— start —
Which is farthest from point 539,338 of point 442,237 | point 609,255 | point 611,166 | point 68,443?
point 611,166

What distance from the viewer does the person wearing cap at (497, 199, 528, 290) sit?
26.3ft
— end —
— start —
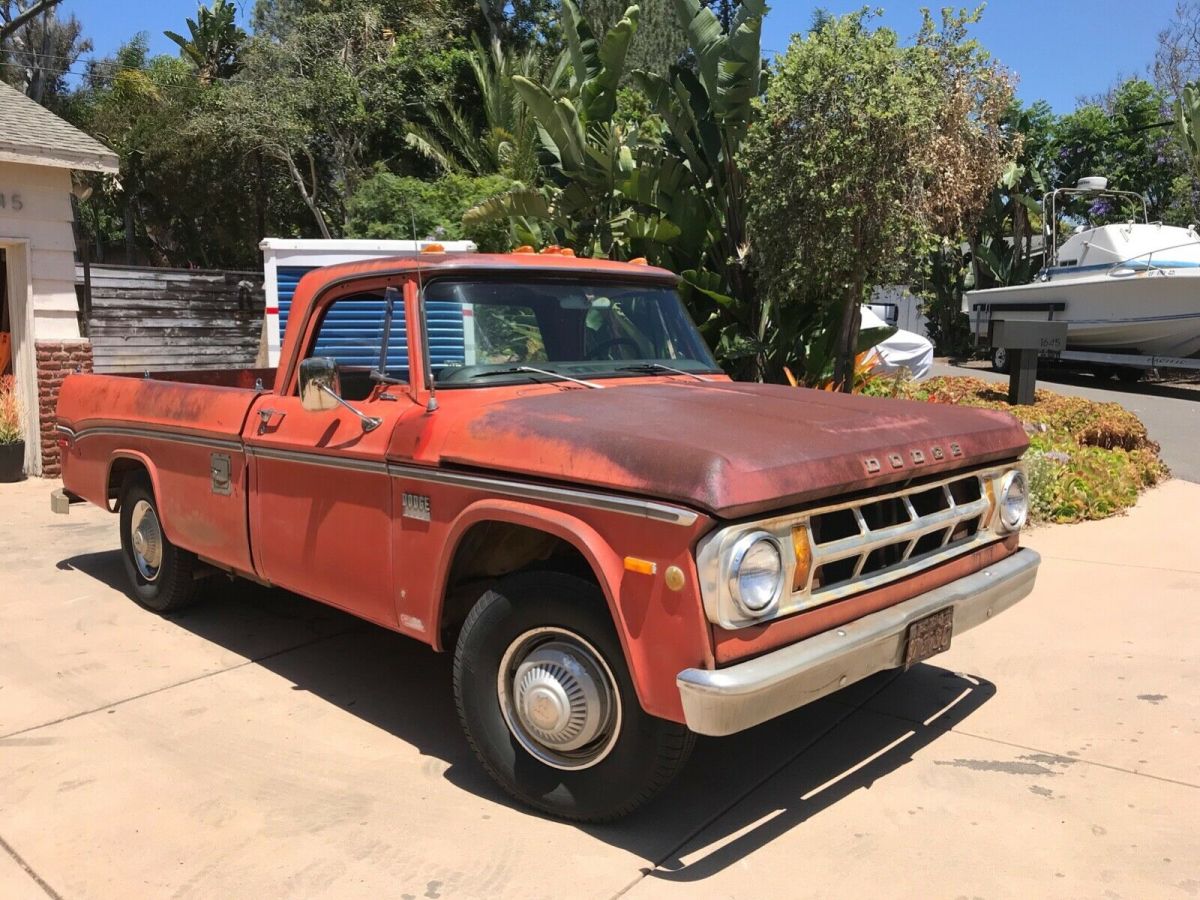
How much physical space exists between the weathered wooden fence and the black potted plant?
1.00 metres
— end —
(Task) Could you write down everything from the line containing "How much physical" down to the line containing "1.00 metres", character for character, and nothing else?

(Final result)
How much physical space exists between the weathered wooden fence and the black potted plant?
1.00 metres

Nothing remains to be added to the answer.